Raw data -
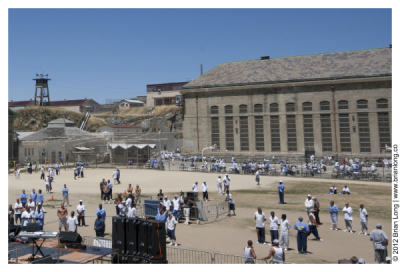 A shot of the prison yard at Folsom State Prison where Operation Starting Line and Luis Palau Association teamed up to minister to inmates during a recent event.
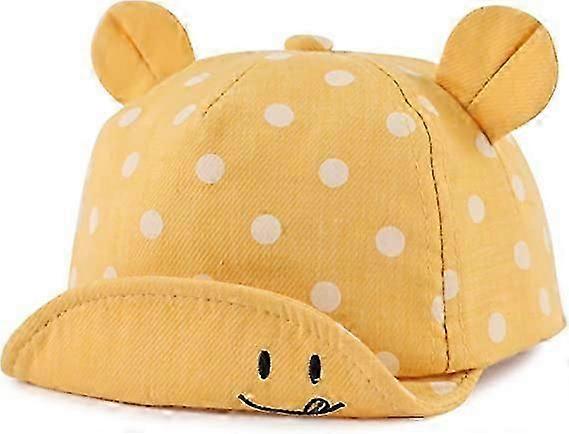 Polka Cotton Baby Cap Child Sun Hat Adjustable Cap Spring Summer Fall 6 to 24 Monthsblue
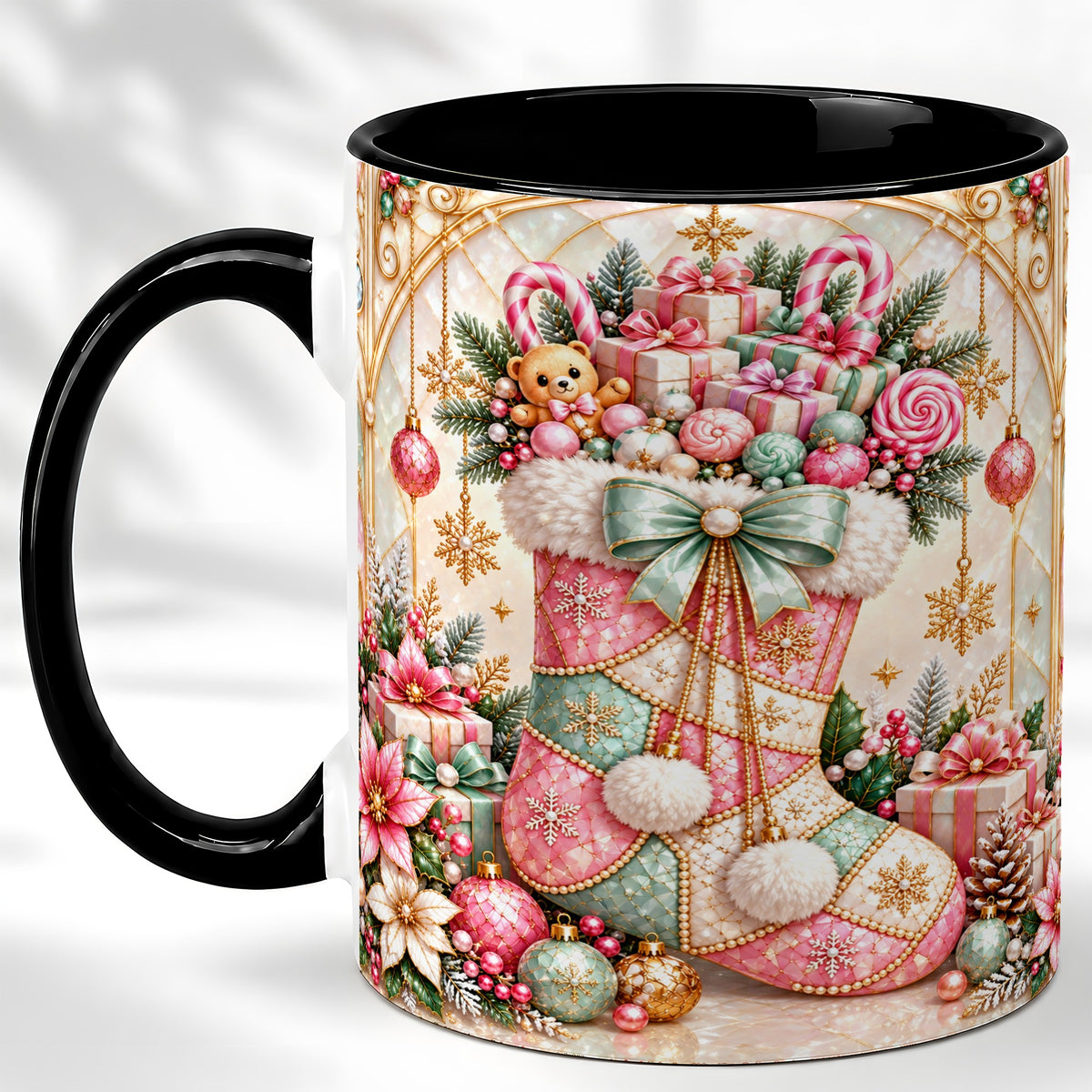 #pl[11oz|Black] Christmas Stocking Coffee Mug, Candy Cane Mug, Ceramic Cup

Work required - I would like the material above returned exactly as it stands, without its pictures.

Answer to the exercise -
 A shot of the prison yard at Folsom State Prison where Operation Starting Line and Luis Palau Association teamed up to minister to inmates during a recent event.
 Polka Cotton Baby Cap Child Sun Hat Adjustable Cap Spring Summer Fall 6 to 24 Monthsblue
 #pl[11oz|Black] Christmas Stocking Coffee Mug, Candy Cane Mug, Ceramic Cup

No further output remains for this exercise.